Task to carry out: The pictures in the listing below are to be skipped, while the lines between the line holding "Samurai Obama" and the line holding "U. S. Coast", inclusive, are to be output exactly.

Data listing:
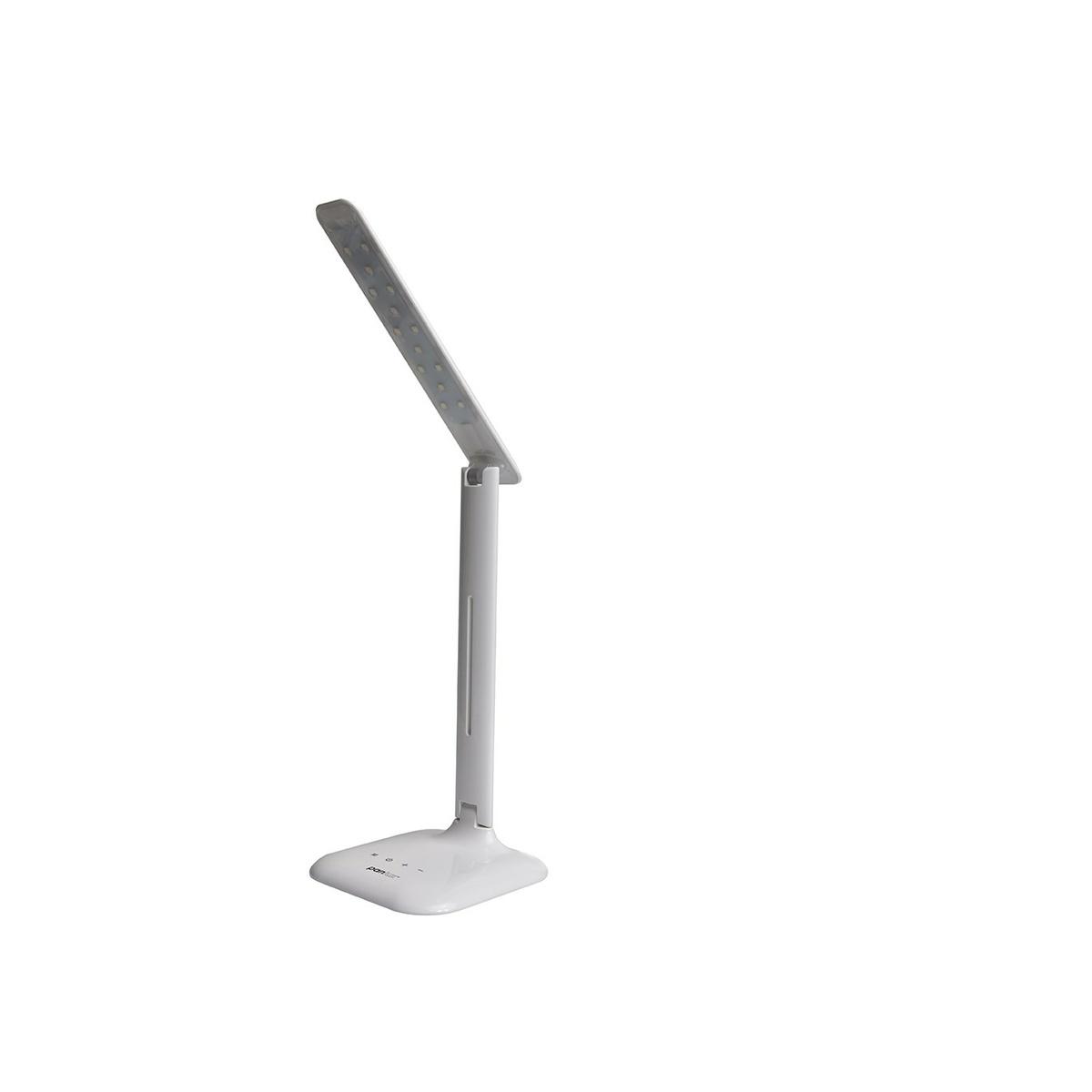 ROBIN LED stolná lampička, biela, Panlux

--

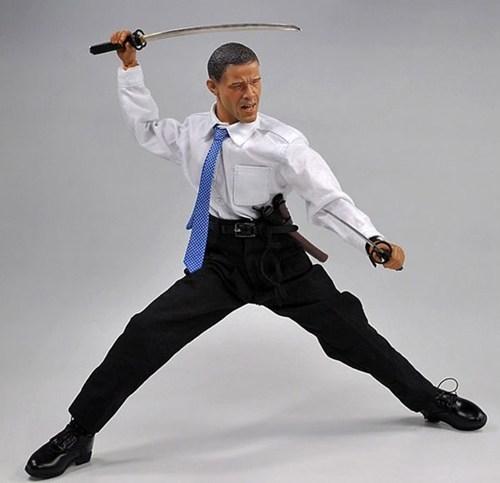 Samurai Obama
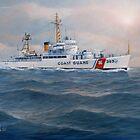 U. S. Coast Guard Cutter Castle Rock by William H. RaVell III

* * *

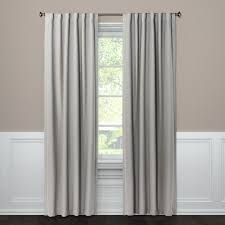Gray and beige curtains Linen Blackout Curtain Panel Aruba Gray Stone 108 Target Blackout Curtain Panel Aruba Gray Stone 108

Exercise output:
 Samurai Obama
 U. S. Coast Guard Cutter Castle Rock by William H. RaVell III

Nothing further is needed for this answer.